I was thoroughly impressed with the Instigator and with Snowbasin, not to mention a little tired, so I returned the bike to the Surly tent and found some lunch. After lunch, there was nothing better to do than repeat the ride on a different bike.
That Karate Monkey wasn't my size and it was still amazing. I hadn't ridden a single speed in years, and I certainly didn't remember it being any fun. It was, though. In fact, it was so much fun that I chose the Karate Monkey later that evening when I:
Rode Bikes With Surly
There isn't much going on in Ogden at night, so Surly took us on a late-night beer-and-campfire ride. It was the kind of ride that produces about 100 photos that are either completely black or blurry.
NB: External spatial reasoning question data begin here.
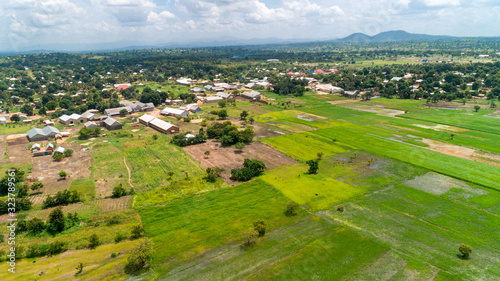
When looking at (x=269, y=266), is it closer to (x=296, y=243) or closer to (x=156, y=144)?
(x=296, y=243)

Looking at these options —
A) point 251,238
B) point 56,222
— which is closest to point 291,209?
point 251,238

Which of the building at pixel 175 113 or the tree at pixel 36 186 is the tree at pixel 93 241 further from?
the building at pixel 175 113

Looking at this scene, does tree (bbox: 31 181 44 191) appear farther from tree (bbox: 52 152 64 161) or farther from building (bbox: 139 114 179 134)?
building (bbox: 139 114 179 134)

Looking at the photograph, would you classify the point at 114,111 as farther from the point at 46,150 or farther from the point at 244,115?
the point at 244,115

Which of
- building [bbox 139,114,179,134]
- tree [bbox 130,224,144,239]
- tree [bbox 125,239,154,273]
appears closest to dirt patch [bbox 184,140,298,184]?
building [bbox 139,114,179,134]

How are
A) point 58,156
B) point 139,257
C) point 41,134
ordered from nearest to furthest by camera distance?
point 139,257, point 58,156, point 41,134

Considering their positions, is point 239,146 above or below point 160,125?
below

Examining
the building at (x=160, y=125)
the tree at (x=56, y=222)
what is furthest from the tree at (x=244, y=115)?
the tree at (x=56, y=222)

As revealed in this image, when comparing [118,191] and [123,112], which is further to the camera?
[123,112]
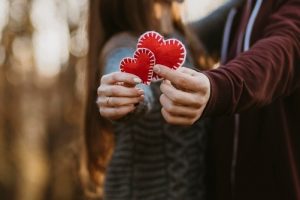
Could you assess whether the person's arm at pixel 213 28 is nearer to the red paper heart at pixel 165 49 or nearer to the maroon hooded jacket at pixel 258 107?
the maroon hooded jacket at pixel 258 107

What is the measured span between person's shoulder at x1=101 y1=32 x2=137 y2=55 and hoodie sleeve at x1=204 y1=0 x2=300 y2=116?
0.31m

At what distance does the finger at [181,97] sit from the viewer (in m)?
0.75

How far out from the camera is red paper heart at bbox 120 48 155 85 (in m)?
0.82

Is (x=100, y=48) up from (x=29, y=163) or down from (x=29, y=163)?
up

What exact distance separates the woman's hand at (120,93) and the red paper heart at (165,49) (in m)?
0.04

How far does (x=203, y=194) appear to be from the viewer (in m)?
1.27

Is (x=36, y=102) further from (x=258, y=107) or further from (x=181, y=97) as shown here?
(x=181, y=97)

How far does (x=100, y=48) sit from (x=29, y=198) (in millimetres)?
4929

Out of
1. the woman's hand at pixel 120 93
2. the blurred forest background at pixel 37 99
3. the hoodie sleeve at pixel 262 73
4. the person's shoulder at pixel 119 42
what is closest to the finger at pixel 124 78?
the woman's hand at pixel 120 93

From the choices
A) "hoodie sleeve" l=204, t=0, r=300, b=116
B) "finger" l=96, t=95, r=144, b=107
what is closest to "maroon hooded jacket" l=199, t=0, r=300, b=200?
"hoodie sleeve" l=204, t=0, r=300, b=116

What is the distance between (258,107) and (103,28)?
535mm

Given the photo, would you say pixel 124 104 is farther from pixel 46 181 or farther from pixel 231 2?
pixel 46 181

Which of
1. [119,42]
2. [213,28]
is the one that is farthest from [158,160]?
[213,28]

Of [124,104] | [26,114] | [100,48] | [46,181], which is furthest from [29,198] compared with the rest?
[124,104]
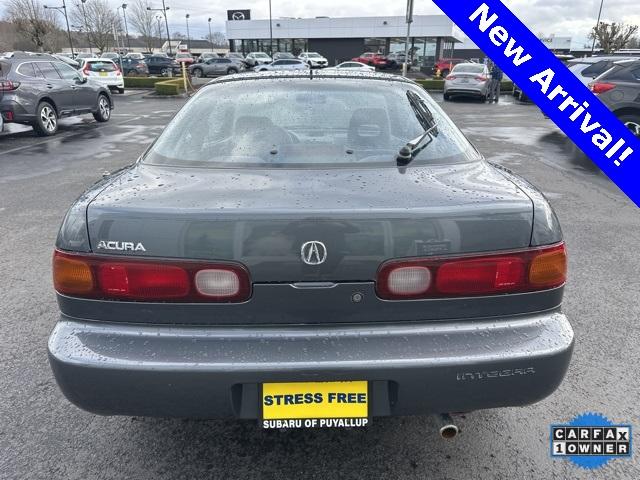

Within two or three minutes of leaving downtown, we were on some rolling, narrow singletrack. Our flickering commuter lights cast insectile flashes through dense, low branches. The trail was bench-cut, so to our right was a 6-foot wall of dirt and to the left a bottomless chasm. The forest closed in around us as we rolled through it half-blind, and from an arena nearby an absurd and unintelligible voice boomed over a loudspeaker, like an etherial being welcoming us in an alien tongue to a preternatural woodland. If someone told me I'd dreamed the whole thing, I'd believe them.
Despite a number of campfire beers, I woke up in good time and caught the shuttle back to Snowbasin in order to take care of some important business:
Riding More Surly Bikes
On Saddledrive's second day, I took out a properly-sized Karate Monkey, and had even more fun. I probably bring this up too often in blog posts, but we sell Surly bikes because we ride them, and we ride them because we love them.
Something else about Surlys that are pretty great: if you have a garage full of old parts, most of them will probably fit on a Surly frame. For example, I already had everything I needed to build this bike except for a Karate Monkey frame, which I bought promptly upon my return from Saddledrive.